(TASKS TO CARRY OUT)
• 1. Restate the momentum passage between "Building on Jack's" and "Mass(spit) x v(spit)/M(grandpa)", inclusive, switching "measurements" to "readings".
• 2. According to the momentum passage, between which two steps does Gramps reach 1 m/s?
─── DOCUMENT PASSAGE ───
Building on Jack's analysis and setting this problem up on a spreadsheet
(takes only a couple minutes) and making all measurements in the original
frame of reference--you have
Grampa's Velocity = Previous velocity + Mass(spit) x v(spit)/M(grandpa)
But v(spit) in fixed reference frame is 5 - v(grandpa)
TYPICAL SPREADSHEET
A B
1 0 5 - a1
2 A1+.001*B1/50 5 - A2
3 A2+.001*B2/50 5 - A3
etc.
Gramps hits 1 m/s between step 11,160 and 11,161 in this analysis--of
course the velocity of the spit relative to the fixed frame is now down to
4 m/s. I think this makes sense. Obviously even under the artificial
condition of gramps having a fixed mass, this is not a simple problem and I
suspect the authors of the problem wanted the 10,000 answer. However, it
is a good thought problem because one can reason that because the later
'spits' do not have a full .005 kgm/s worth of momentum relative to the
fixed frame AND for gramps to gain 1 m/s in velocity then the total
momentum of the spit must be 50 kgm/s and 10,000 spits will give 50 kgm/s
ONLY if each spit has the .005kgm/s of momentum relative to the fixed
frame. Therefore, it is clear there must be more than 10,000 spits (and
more than 10 kg of spit--yuccch!)
─── MATERIAL SUPPLIED ───
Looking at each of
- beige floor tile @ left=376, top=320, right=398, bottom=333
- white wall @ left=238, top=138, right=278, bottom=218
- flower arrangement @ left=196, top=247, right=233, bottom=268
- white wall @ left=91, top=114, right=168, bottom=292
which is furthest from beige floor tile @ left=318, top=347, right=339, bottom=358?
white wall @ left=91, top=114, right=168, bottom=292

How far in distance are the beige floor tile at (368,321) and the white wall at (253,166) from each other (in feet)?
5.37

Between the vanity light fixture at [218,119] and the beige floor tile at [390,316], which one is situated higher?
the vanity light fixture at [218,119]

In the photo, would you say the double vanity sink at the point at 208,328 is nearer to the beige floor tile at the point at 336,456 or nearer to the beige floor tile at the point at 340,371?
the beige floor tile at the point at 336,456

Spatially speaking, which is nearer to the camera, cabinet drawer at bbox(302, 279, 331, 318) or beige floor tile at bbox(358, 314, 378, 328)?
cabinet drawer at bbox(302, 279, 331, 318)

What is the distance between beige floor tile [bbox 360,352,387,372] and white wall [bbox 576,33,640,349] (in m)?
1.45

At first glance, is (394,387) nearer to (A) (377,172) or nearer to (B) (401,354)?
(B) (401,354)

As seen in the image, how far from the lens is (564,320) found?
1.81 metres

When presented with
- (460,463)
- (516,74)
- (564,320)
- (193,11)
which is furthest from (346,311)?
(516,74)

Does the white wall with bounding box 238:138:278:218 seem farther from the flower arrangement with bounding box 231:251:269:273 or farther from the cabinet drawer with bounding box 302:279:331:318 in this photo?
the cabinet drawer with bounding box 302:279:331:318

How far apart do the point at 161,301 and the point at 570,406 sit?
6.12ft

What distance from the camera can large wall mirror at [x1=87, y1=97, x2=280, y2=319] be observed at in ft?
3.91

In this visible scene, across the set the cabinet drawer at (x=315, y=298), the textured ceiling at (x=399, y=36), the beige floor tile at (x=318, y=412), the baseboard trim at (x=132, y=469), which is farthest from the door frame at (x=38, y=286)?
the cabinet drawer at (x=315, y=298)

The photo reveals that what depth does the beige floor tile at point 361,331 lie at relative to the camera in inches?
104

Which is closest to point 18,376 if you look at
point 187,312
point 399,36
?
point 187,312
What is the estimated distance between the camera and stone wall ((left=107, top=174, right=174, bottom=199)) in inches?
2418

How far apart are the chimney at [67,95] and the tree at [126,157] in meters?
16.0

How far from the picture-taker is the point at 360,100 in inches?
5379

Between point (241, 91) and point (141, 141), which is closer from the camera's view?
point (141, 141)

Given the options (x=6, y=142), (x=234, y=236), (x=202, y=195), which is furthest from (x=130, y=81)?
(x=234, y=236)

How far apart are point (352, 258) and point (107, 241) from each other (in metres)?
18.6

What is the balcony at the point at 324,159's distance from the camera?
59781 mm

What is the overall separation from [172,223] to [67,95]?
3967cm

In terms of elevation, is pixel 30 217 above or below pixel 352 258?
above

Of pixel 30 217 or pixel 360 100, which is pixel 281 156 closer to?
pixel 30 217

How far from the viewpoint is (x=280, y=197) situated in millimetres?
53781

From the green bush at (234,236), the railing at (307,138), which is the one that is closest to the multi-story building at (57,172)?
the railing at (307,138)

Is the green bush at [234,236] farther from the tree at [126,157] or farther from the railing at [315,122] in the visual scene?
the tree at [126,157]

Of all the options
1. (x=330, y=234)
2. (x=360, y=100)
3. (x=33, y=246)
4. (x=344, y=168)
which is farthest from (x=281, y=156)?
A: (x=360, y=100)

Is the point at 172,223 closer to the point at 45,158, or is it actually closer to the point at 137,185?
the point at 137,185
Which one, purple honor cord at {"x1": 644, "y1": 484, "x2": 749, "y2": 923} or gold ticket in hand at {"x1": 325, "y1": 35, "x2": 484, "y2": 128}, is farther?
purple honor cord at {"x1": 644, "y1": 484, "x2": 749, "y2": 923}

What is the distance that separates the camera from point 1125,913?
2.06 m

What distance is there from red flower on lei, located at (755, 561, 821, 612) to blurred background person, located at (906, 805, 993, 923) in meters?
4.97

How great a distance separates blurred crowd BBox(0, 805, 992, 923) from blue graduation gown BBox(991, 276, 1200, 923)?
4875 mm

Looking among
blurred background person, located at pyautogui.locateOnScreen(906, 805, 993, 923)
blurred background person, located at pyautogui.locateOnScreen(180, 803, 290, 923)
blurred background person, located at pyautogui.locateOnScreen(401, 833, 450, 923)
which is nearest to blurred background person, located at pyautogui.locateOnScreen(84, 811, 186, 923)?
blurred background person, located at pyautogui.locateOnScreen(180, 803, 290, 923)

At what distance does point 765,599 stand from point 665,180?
───
(OUTPUTS)
• 1.
Building on Jack's analysis and setting this problem up on a spreadsheet
(takes only a couple minutes) and making all readings in the original
frame of reference--you have
Grampa's Velocity = Previous velocity + Mass(spit) x v(spit)/M(grandpa)

• 2. Between step 11,160 and step 11,161.